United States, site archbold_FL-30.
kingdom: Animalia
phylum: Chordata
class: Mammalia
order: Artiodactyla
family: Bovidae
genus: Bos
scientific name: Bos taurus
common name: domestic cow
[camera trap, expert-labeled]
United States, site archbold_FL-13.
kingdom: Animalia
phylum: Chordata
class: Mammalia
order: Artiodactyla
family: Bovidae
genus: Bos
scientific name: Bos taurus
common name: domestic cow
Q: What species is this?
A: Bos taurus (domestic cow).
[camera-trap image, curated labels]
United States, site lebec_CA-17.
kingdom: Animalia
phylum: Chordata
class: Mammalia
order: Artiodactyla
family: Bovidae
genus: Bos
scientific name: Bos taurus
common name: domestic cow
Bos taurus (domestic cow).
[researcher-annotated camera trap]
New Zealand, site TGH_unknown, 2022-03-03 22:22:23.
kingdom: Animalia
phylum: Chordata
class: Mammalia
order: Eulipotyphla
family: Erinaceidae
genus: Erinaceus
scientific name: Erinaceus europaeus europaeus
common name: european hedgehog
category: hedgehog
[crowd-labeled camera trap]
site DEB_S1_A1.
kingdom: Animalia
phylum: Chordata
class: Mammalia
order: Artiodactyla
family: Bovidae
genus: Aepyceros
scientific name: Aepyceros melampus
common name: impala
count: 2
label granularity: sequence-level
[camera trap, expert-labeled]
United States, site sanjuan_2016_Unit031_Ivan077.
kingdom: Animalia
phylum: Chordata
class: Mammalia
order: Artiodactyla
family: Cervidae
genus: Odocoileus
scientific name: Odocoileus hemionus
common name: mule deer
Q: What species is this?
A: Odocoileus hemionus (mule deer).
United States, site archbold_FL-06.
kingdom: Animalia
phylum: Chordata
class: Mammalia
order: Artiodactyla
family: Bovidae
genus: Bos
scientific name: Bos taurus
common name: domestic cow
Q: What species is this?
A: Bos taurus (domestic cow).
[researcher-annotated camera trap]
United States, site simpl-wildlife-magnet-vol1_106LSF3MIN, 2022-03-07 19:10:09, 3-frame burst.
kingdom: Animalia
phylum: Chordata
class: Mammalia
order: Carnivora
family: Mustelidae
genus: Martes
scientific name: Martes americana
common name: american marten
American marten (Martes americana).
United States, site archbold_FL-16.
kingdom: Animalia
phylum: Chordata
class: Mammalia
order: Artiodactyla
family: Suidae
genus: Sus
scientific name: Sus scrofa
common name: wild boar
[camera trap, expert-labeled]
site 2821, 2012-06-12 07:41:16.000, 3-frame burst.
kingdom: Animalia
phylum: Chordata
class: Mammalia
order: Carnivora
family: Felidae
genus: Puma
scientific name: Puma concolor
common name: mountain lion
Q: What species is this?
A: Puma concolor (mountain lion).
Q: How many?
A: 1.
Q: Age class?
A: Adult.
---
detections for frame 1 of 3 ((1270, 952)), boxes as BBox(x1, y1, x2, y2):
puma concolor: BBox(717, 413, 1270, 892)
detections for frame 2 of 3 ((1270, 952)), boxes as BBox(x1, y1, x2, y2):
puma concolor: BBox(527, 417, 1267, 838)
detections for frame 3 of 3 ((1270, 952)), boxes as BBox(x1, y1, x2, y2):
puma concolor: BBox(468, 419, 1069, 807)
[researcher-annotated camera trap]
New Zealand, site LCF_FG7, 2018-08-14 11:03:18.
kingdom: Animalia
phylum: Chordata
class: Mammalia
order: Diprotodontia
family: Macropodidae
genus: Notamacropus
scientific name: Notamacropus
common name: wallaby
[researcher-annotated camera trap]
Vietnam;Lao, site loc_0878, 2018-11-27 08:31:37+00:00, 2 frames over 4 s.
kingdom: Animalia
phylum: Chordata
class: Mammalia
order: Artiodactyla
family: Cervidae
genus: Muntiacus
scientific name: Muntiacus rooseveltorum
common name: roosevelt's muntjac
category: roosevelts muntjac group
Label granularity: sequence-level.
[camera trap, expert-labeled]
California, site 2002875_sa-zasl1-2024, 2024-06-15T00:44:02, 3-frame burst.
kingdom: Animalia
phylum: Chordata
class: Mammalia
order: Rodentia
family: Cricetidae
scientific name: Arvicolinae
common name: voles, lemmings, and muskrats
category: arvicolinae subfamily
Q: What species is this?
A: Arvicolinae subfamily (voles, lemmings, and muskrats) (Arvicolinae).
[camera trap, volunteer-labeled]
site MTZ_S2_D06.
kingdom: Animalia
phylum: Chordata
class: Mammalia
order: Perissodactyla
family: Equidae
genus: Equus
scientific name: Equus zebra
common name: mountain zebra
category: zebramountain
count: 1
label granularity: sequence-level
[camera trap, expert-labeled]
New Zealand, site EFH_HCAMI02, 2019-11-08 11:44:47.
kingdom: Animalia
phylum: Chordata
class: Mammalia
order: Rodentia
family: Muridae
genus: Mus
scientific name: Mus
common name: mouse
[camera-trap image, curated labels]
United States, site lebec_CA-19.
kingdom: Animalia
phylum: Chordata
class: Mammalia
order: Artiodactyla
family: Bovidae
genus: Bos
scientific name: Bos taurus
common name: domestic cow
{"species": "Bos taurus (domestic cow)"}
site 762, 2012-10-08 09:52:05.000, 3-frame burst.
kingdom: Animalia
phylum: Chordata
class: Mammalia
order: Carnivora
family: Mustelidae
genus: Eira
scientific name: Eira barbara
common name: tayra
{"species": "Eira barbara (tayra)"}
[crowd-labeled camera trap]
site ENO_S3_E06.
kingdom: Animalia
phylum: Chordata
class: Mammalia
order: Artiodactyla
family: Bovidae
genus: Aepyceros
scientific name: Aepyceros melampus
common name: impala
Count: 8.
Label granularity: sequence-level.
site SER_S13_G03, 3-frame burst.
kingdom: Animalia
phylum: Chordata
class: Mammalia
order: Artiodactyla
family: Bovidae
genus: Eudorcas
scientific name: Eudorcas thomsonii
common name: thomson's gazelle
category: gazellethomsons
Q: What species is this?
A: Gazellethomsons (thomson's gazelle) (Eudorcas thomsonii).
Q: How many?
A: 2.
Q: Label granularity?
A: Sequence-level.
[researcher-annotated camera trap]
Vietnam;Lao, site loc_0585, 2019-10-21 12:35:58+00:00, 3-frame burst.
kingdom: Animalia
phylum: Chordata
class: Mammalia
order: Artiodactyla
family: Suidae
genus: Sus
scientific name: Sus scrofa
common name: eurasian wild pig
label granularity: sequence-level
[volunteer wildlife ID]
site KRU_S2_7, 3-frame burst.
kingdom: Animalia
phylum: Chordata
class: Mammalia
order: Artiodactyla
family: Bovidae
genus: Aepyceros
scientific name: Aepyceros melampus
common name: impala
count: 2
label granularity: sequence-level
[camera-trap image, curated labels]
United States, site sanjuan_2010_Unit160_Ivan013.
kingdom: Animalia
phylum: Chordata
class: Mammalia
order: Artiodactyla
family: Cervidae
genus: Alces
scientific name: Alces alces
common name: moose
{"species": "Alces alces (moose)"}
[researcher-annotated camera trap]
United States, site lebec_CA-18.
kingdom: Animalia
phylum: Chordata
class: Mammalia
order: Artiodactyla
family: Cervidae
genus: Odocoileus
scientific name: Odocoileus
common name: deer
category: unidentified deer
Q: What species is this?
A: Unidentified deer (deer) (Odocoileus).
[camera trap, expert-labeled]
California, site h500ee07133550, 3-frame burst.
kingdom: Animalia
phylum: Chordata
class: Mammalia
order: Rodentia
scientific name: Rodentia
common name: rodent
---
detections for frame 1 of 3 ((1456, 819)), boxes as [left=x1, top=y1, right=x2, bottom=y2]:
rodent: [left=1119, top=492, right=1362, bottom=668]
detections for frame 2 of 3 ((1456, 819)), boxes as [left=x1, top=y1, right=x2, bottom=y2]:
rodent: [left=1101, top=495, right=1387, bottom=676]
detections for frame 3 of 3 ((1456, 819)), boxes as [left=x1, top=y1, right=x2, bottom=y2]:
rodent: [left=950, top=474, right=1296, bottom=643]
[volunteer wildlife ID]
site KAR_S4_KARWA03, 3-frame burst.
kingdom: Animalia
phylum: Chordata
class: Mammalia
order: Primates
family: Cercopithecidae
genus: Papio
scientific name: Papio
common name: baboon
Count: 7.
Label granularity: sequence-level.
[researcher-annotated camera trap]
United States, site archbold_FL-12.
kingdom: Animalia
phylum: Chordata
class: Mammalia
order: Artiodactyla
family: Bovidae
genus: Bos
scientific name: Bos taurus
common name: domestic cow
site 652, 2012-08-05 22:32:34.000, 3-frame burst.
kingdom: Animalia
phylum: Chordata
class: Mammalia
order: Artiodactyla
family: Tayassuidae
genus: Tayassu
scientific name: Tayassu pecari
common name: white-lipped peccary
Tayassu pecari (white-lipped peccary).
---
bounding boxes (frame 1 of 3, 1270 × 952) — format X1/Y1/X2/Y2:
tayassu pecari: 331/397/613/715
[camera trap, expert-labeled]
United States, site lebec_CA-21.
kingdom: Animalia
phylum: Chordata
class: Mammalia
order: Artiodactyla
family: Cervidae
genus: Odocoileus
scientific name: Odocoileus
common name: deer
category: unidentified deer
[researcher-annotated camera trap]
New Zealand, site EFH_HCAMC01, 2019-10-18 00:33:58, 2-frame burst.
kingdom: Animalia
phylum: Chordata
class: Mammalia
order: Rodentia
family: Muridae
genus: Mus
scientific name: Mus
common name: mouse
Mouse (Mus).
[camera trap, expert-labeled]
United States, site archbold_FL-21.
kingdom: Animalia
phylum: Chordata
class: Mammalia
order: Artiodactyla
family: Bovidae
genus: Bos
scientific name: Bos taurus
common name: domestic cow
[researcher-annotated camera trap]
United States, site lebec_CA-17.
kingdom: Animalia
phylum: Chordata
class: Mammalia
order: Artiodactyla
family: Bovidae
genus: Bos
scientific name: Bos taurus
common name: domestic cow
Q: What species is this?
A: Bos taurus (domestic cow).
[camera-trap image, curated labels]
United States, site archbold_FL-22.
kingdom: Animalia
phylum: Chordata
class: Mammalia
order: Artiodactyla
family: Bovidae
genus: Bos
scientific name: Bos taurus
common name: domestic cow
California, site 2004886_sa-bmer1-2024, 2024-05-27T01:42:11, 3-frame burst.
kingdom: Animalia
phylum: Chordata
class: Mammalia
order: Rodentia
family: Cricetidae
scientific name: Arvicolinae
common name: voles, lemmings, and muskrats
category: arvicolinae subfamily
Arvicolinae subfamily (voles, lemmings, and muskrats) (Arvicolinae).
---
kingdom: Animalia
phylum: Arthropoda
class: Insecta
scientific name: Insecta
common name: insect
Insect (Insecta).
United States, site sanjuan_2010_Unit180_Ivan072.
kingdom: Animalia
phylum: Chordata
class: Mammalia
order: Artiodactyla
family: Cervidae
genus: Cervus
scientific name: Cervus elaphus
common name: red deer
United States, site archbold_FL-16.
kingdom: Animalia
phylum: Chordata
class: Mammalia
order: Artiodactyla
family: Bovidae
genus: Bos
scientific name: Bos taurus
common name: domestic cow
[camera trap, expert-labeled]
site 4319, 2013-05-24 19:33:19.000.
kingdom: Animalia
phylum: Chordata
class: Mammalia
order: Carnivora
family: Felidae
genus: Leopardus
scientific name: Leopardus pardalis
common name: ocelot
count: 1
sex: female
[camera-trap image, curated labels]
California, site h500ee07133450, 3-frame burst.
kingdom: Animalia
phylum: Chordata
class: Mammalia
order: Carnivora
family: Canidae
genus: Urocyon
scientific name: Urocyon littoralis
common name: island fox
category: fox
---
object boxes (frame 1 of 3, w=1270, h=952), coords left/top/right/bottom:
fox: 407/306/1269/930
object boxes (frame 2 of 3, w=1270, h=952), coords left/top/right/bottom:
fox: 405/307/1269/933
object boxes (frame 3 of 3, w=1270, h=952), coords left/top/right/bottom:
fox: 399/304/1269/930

▬▬▬▬▬▬▬▬▬▬

== Your task ==
Identify each line in the records above that contains the word "deer", and copy it out in full.

== Task solution ==
common name: mule deer
A: Odocoileus hemionus (mule deer).
common name: deer
category: unidentified deer
A: Unidentified deer (deer) (Odocoileus).
common name: deer
category: unidentified deer
common name: red deer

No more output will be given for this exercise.